ANN MALLORY, the wife of JOSEPH CARTER-5, was apparently the daughter of JOHN MALLORY, Sr., born about 1735 to 1745. When JOHN died about November, 1795, he left a will in Caswell County, North Carolina, mentioning some of his children, which included Stephen, who had been married at the same time as ANN and JOSEPH CARTER in a double ceremony December 18, 1790.
of John Mallory-1
James Mallory-2 [Kendall, Caswell County, NC, Deeds, pg 218.]
John Mallory-2 [Kendall, Caswell County, NC, Deeds, pg 218.]
Henry Mallory-2, of Orange County, North Carolina [Kendall, Caswell County, NC, Deeds, pg 218.]
Dianah Mallory-2, who married JOSEPH CARTER’s-5 brother, Theodorick Carter-5.

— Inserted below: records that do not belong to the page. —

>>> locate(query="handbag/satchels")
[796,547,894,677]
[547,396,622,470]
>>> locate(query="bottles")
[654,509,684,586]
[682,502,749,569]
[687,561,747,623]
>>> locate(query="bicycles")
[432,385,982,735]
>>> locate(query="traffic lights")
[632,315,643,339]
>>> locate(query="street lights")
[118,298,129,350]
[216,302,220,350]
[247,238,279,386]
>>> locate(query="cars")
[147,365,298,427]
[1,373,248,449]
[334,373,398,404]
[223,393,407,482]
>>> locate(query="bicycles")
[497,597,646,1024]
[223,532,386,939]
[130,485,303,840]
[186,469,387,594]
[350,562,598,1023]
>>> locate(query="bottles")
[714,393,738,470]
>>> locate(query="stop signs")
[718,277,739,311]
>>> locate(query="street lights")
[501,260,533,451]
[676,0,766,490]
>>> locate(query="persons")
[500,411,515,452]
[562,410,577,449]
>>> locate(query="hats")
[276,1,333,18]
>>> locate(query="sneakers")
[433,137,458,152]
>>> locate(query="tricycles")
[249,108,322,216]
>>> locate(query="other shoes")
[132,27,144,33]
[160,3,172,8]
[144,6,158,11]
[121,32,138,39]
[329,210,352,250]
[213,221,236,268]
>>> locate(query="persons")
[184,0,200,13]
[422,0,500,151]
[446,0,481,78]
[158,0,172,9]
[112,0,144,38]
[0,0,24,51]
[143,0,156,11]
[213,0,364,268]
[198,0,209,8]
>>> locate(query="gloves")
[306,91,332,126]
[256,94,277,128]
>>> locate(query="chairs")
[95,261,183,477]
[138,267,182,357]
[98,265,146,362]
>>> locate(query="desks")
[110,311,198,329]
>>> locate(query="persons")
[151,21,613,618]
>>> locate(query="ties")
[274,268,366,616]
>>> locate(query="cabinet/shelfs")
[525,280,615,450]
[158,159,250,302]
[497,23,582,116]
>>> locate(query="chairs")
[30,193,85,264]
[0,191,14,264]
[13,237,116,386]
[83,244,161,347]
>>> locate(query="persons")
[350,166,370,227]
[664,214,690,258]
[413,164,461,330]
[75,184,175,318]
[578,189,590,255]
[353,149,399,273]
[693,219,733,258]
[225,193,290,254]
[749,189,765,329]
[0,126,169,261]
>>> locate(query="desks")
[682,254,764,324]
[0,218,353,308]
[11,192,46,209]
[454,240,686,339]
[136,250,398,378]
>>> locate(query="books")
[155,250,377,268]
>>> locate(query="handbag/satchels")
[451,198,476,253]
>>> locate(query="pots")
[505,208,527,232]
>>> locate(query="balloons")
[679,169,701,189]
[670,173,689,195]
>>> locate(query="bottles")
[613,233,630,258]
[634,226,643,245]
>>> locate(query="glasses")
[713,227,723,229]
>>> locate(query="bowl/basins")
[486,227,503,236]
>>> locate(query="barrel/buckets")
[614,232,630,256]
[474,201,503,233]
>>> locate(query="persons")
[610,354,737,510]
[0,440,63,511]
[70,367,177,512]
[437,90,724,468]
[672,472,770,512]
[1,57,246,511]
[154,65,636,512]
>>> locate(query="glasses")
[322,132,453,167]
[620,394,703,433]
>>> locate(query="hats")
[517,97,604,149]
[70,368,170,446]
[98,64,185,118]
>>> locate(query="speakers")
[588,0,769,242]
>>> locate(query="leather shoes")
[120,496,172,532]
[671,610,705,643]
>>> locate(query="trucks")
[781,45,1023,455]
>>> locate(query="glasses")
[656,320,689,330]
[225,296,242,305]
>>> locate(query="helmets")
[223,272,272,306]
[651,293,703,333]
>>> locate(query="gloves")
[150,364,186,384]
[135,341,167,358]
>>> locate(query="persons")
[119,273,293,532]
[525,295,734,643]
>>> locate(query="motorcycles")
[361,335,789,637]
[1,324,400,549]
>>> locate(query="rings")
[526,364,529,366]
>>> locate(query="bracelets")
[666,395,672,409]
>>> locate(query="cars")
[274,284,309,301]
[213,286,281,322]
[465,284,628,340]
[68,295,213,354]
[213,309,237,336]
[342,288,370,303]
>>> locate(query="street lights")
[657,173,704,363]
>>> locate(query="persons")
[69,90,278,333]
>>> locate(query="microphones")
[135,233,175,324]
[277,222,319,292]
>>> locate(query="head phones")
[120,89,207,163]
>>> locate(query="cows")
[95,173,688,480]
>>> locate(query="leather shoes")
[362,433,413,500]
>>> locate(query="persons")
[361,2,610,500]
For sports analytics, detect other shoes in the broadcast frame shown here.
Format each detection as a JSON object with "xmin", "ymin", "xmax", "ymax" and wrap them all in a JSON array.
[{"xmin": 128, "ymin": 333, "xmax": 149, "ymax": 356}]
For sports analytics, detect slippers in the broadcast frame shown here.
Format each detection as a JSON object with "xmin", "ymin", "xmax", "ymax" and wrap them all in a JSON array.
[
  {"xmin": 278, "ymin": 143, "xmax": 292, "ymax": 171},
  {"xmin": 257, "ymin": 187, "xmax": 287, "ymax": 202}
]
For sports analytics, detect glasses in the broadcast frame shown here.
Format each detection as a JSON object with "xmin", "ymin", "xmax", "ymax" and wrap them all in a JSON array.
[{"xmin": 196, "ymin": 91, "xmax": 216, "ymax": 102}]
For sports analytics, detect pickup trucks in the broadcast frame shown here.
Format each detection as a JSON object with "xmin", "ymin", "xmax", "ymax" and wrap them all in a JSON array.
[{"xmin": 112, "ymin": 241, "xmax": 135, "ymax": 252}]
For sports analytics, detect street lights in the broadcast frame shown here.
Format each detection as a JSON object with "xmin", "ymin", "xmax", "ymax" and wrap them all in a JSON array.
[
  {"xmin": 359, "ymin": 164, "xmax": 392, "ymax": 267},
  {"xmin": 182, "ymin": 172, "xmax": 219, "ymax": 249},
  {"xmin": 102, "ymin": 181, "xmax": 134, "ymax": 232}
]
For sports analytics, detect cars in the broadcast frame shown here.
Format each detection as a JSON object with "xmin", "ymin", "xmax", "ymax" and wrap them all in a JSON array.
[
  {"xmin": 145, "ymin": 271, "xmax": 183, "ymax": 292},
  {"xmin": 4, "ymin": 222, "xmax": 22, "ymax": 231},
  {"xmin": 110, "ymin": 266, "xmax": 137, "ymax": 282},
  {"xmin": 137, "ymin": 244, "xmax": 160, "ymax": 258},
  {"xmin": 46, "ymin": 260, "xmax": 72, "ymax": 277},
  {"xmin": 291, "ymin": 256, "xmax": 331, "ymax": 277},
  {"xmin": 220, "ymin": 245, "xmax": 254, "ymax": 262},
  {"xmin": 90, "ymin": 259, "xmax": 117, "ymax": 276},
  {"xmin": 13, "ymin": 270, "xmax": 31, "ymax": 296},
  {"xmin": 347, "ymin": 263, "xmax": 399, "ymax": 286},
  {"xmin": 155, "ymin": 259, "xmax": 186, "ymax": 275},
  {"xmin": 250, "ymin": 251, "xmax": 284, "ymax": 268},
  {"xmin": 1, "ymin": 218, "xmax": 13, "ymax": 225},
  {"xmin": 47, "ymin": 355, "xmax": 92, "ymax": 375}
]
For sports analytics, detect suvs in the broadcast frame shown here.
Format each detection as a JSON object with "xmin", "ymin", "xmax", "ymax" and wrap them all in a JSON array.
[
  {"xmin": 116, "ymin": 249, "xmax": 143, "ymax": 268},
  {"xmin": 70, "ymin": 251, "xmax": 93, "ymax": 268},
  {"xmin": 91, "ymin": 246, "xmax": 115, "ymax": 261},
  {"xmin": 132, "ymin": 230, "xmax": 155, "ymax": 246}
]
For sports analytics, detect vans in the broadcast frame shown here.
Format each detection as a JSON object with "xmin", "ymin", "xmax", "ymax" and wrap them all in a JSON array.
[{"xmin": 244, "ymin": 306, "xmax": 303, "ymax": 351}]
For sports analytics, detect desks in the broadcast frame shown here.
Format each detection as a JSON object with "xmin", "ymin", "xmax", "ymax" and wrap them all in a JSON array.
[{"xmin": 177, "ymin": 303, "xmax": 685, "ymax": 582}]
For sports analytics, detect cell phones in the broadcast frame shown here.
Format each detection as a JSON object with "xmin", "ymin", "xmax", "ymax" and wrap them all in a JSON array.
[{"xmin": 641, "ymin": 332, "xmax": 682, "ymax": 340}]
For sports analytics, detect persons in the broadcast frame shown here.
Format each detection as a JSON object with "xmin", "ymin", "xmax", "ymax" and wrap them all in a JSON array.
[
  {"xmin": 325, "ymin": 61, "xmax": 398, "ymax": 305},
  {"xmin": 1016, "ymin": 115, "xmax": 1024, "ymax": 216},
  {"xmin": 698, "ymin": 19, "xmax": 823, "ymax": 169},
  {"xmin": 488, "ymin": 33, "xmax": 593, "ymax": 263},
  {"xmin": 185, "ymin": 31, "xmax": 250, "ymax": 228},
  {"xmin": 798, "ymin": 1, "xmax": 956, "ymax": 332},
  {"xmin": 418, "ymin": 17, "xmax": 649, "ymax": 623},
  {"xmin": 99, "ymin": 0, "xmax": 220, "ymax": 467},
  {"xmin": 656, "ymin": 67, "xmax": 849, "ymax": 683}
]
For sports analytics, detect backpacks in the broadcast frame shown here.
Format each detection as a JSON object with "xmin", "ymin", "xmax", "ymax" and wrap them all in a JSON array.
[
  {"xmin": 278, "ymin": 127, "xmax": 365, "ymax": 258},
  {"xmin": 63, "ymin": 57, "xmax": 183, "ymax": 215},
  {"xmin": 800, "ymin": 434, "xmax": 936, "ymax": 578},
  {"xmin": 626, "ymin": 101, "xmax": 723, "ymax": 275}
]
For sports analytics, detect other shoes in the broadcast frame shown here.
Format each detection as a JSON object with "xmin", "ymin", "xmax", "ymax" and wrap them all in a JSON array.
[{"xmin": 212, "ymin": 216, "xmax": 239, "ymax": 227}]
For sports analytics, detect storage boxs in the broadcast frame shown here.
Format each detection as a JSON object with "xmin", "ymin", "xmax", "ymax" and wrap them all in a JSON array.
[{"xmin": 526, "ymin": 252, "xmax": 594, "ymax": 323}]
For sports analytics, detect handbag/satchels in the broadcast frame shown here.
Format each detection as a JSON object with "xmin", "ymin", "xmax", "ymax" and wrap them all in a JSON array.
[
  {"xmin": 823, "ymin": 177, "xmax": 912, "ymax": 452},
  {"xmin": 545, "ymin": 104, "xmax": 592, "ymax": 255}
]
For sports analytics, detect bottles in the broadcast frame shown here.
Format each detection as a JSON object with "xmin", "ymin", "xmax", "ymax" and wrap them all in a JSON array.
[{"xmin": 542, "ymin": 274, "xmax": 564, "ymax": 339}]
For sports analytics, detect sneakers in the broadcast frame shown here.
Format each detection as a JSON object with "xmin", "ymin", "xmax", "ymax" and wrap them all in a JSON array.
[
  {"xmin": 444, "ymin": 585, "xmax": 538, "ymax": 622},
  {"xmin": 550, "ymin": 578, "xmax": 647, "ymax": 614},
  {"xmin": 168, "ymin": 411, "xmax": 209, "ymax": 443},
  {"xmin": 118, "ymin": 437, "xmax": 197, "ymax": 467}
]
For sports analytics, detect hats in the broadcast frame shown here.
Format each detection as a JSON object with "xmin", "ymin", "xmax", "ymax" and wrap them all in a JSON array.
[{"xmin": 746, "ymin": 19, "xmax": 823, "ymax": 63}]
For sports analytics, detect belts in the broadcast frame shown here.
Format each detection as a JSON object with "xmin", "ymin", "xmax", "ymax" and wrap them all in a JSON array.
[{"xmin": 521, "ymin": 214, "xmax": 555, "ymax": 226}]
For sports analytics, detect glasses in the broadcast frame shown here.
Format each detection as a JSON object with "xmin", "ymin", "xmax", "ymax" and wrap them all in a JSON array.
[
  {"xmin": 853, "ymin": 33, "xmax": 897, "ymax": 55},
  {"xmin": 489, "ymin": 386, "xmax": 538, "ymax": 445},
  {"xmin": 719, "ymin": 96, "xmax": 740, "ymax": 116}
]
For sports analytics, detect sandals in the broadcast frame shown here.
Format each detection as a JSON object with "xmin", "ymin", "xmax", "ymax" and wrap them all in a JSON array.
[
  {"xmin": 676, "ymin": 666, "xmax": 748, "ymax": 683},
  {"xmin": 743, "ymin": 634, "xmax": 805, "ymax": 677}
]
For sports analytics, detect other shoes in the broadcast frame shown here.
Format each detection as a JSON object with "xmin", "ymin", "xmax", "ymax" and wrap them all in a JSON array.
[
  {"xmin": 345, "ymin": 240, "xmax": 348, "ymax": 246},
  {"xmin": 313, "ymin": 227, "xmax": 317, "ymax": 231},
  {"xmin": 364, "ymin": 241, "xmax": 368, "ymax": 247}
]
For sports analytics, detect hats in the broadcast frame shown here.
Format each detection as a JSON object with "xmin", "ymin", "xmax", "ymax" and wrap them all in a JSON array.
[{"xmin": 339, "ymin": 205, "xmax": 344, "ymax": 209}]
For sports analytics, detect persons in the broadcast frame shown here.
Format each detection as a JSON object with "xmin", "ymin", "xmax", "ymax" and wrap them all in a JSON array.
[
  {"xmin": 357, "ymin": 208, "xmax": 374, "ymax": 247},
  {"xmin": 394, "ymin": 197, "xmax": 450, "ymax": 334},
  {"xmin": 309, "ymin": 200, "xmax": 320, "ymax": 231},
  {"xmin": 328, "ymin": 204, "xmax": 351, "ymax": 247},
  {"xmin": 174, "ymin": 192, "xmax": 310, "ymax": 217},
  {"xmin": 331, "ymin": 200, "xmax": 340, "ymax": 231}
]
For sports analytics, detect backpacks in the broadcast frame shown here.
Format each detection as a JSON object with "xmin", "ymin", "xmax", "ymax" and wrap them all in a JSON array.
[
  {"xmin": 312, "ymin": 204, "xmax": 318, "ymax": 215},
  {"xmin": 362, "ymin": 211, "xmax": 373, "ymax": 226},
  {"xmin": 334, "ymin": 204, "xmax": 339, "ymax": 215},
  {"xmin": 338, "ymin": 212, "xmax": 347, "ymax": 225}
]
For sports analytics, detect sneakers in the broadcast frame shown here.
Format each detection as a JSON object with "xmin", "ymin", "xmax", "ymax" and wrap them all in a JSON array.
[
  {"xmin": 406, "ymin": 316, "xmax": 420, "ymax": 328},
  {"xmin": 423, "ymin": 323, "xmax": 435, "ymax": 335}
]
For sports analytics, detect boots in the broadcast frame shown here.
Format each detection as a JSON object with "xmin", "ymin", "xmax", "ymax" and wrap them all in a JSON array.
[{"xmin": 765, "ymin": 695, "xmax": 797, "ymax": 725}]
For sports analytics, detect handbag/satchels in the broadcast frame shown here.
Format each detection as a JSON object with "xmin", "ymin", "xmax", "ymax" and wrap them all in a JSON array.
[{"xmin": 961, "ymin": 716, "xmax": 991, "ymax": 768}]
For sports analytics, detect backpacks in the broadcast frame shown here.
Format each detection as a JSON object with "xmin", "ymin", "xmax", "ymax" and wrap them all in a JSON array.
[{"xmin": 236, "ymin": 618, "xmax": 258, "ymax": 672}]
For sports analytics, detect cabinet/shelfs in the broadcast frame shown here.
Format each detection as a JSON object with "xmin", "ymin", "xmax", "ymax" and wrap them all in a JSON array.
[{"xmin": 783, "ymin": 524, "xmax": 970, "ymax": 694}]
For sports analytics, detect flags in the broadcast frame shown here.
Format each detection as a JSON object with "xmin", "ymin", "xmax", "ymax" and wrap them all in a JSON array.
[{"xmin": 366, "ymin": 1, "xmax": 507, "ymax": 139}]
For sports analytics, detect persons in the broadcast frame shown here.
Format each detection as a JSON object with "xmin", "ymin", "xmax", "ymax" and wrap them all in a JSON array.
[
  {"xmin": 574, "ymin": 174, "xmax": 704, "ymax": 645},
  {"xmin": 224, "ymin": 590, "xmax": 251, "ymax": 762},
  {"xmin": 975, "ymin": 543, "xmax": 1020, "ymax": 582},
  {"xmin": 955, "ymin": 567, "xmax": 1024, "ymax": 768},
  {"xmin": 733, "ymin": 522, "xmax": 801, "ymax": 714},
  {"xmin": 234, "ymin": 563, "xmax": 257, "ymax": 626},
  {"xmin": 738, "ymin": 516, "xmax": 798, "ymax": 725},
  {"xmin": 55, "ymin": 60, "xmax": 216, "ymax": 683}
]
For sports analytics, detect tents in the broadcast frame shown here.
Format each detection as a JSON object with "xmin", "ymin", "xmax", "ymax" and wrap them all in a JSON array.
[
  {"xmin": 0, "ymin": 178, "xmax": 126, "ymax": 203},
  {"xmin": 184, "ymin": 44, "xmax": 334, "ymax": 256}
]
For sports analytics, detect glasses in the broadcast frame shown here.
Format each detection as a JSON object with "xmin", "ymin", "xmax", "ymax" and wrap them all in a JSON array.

ANN MALLORY-2, probable daughter
At the estate sale for JOHN’s estate, some of his children were mentioned as buyers and were there. ANN was not mentioned as a buyer, but JOSEPH CARTER-5 and Theodorick Carter-5 were mentioned, but not his wife, Dianah. This is the only circumstantial proof that we have that ANN MALLORY was probably the daughter of this JOHN MALLORY, Sr. The author thinks this is probably the best evidence we will uncover, unless some serious research is undertaken in the original records, coupled with some genealogical good luck .
It is not unusual for a daughter not to be mentioned in her father’s will if she had already received her marriage portion from his estate. Even if married, daughters did share in the division of the estate at the death of their father, it was not unusual for their given names to never be mentioned, but only their husband’s, who received their portion of the estate from their parent. Many years later, when JOSEPH and ANN’s estates were settled in Tennessee, there were several slaves that were mentioned in JOSEPH’s will and estate as if he owned them outright, but were actually ANN’s estate. This is most likely due to the property laws concerning married women. Slaves that came to the hands of a woman’s husband through his marriage to her were usually under the control of her husband, as if he owned them outright. ANN owning or inheriting slaves would indicate that she came from a reasonably substantial family. This would be in keeping with JOHN MALLORY as her father.
Since Caswell County, formerly part of Orange County, wasn’t settled until at least 1750-1775 we can assume that JOHN MALLORY came there from elsewhere. The earliest known [partial] tax record dates from 1759. It does not contain the name of JOHN MALLORY. Virginia is a likely area for him to have moved from. There are several prominent Mallory families in Virginia, descended from Christopher Mallory of England. Memoir of the Lords of Studley by Wallran gives their history. Whether our JOHN is from this group is unknown, but is probably very likely.
JOHN MALLORY was a member of the upper-class financially in his time and place of residence. He was a planter, but not one of the very wealthiest of that class; however, he left a substantial estate to his children.